Task requirements -> Among the records below, which lines contain the string "States"? Report them.

Collected data

········

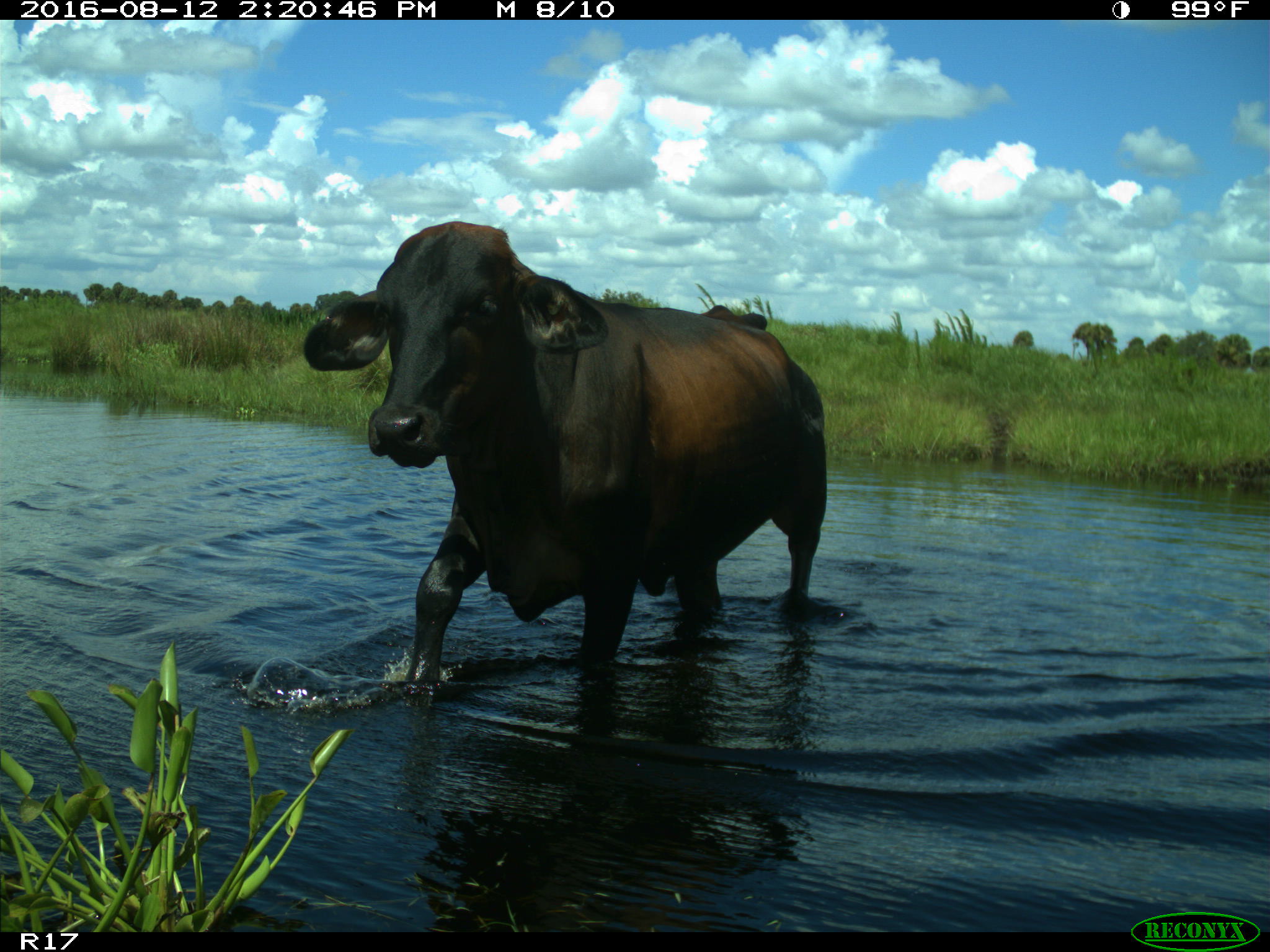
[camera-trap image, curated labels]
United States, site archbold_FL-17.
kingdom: Animalia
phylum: Chordata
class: Mammalia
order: Artiodactyla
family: Bovidae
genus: Bos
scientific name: Bos taurus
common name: domestic cow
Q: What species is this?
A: Bos taurus (domestic cow).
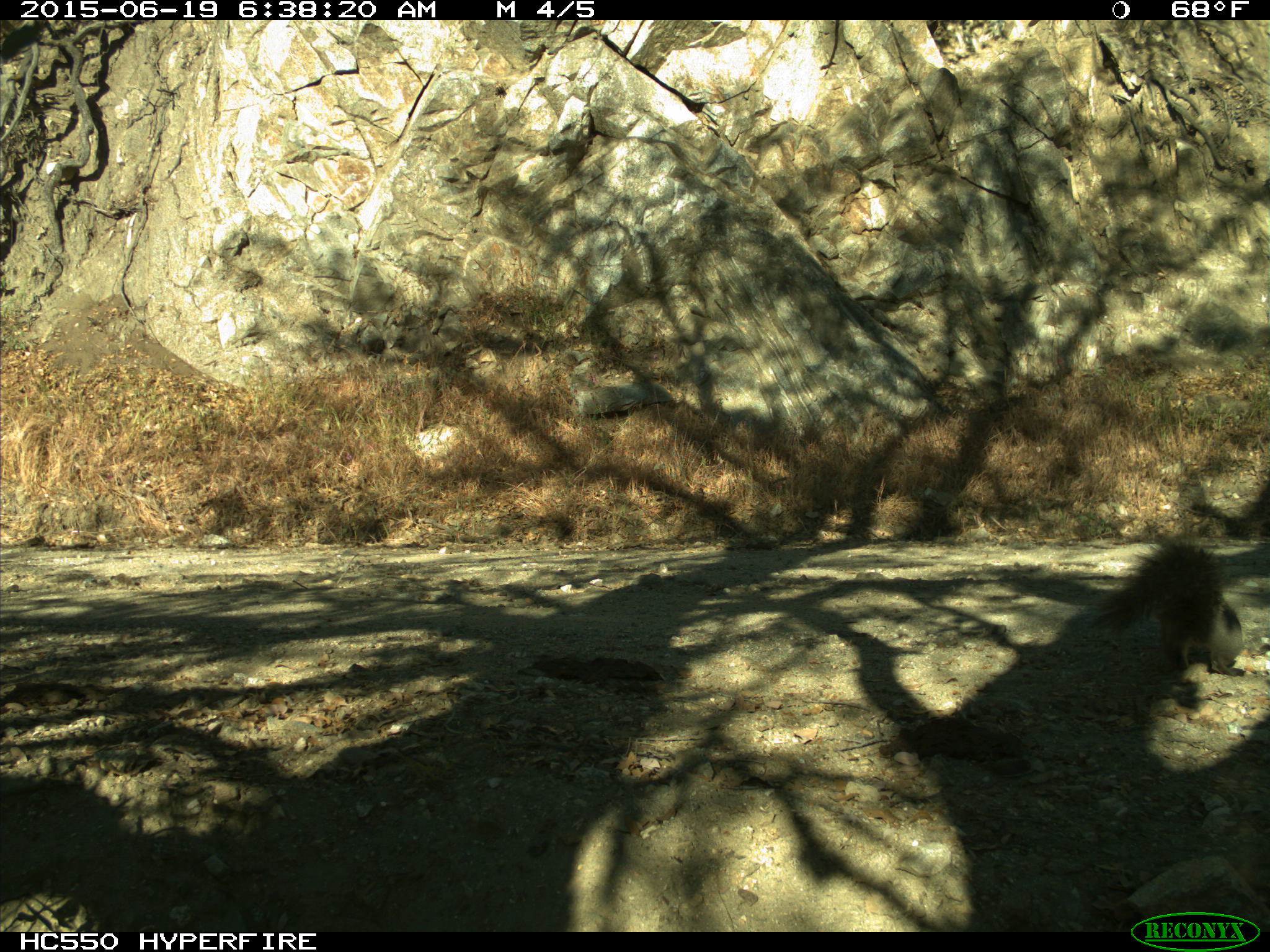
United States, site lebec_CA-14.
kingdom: Animalia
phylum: Chordata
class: Mammalia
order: Rodentia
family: Sciuridae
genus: Sciurus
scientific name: Sciurus carolinensis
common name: eastern gray squirrel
Sciurus carolinensis (eastern gray squirrel).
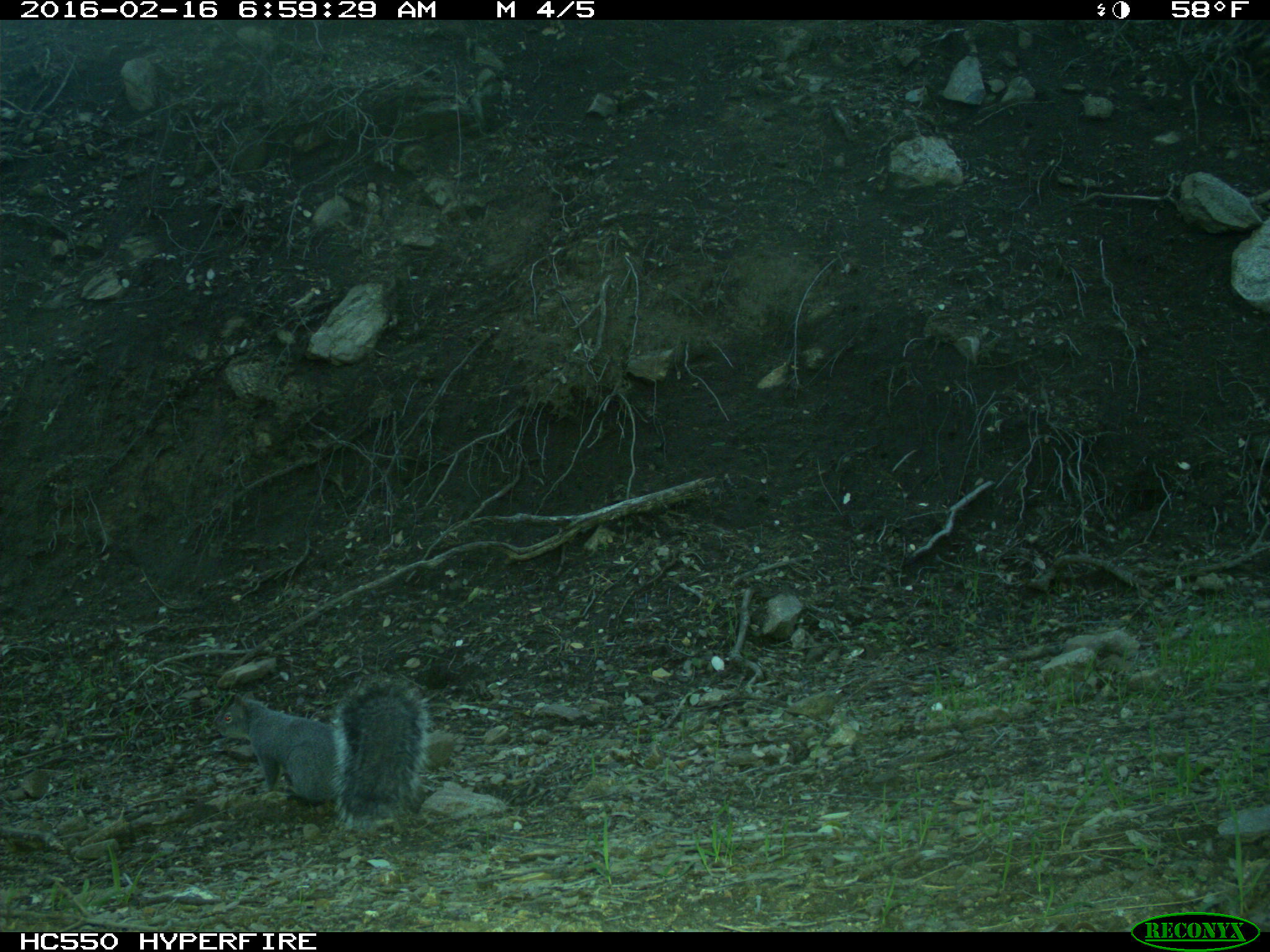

········

Output of the exercise ->
United States, site archbold_FL-17.
United States, site lebec_CA-14.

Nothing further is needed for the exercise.